Their involvement was also an opportunity to provide some mentorship, said Yip, teaching the junior rangers about crowd control, inventory and security. The youth also entertained the community with some ranger drills.
“It was a great event,” said Yip. “We had entertainers come in, we had local people entertain us. It was a really great community-building event. We had lotos of participation from people in our community, and lots of fun for the kids.”
It was almost an international event, she said, with an entertainer coming all the way from Oklahoma for it.
“One of the highlights for me was we had Inuit throatsinging and drum dancing demonstrations,” said Yip.
Even Elders came up to dance.
“Some of the Elders you don’t see very often,” said Yip. “Some of the Elders have physical limitations and have challenges walking and things like that, but a lot of them got up there and it was really special.”

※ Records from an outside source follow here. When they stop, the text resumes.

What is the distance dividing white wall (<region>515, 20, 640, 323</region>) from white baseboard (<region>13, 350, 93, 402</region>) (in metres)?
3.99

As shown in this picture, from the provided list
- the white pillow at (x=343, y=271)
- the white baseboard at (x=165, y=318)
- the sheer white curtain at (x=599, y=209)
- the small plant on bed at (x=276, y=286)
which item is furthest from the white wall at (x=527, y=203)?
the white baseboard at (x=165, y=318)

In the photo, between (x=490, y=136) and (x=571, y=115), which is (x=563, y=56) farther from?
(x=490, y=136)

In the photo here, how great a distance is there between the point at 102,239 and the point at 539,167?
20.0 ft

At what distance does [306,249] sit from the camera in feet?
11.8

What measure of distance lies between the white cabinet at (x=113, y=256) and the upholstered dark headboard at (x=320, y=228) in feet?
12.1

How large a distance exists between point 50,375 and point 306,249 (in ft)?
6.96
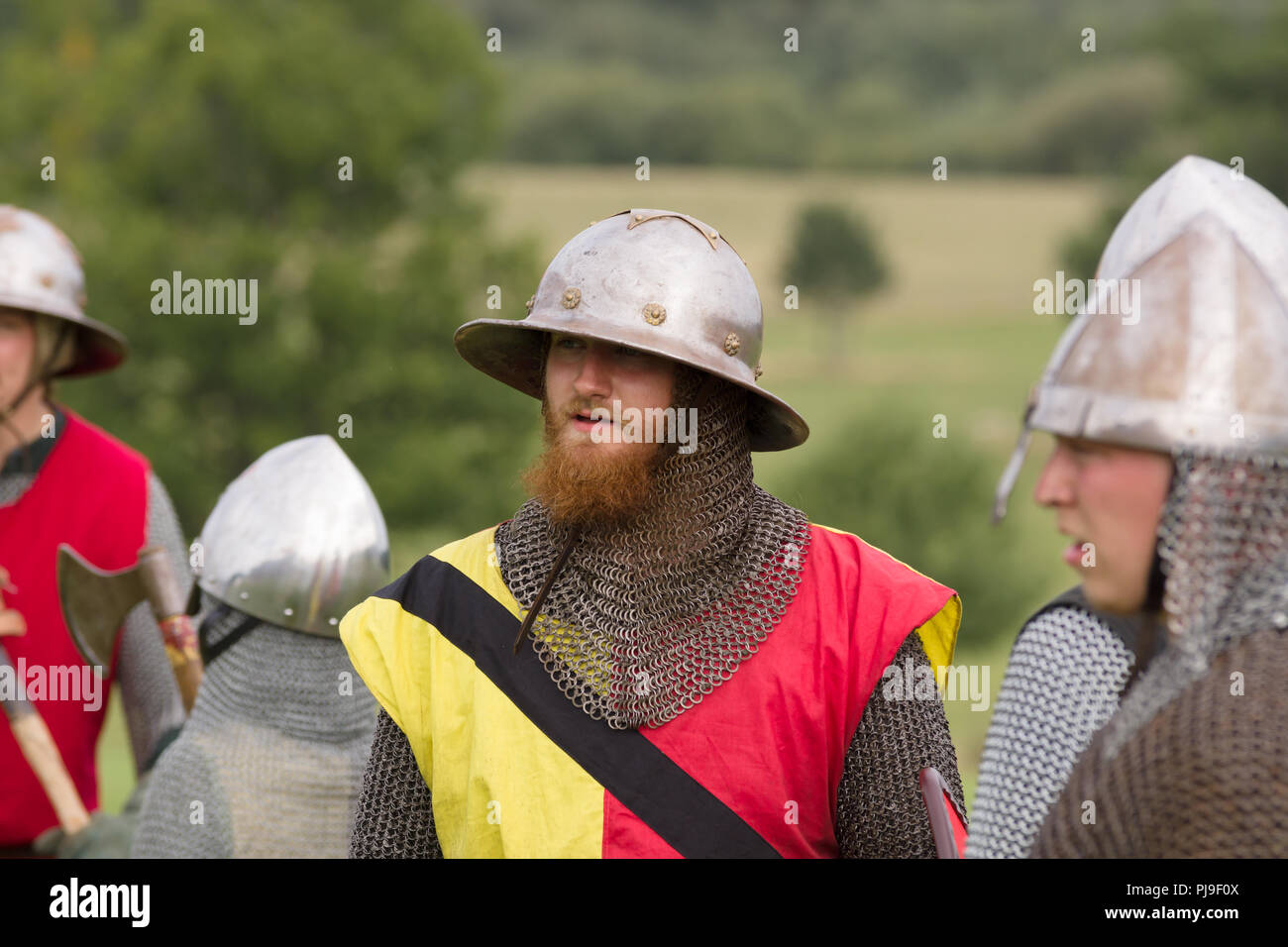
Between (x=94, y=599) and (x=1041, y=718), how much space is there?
3.56 meters

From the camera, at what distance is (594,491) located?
3520 millimetres

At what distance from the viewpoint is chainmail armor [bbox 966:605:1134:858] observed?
2842mm

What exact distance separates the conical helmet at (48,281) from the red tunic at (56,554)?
44cm

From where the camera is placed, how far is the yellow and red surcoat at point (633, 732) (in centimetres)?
329

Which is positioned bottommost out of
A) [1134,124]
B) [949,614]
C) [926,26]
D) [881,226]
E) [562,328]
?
[949,614]

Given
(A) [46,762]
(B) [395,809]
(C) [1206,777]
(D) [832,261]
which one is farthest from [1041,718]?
(D) [832,261]

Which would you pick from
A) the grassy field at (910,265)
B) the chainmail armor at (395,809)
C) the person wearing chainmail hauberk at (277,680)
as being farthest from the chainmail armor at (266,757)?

Charles Lauder, known as Sleepy the Clown, returned to Baker Lake for the second year in a row to participate.
“The energy and warmth of the children and people here is amazing and wonderful,” he said. “A few faces I recognized from last year, gave it my all and crashed hard Monday night. Felt honoured to be a part of the community feast, sitting with the Elders and first time eating caribou.”
Every year, the festival has been different. Yip said it was her goal early on to provide entertainment that people didn’t see all the time. That was the inspiration behind “Nunavut’s first zipline” in 2017 and hot air balloons in other years. She was especially thankful for all the volunteer help, plus the showings of Inuit Broadcasting Corporation footage and 15 caribou for the feast.
“It’s been evolving,” said Yip, adding that the event was held off during the Covid years. “It was really nice this year to have so much help because it enabled us to do so much more.”
Yip said the festival was made possible with the support of the hamlet, Agnico Eagle Mines, Ookpik Aviation, Northern Store, hamlet arena staff, fire department, MLA Craig Simailak, Mayor Richard Aksawnee and much more.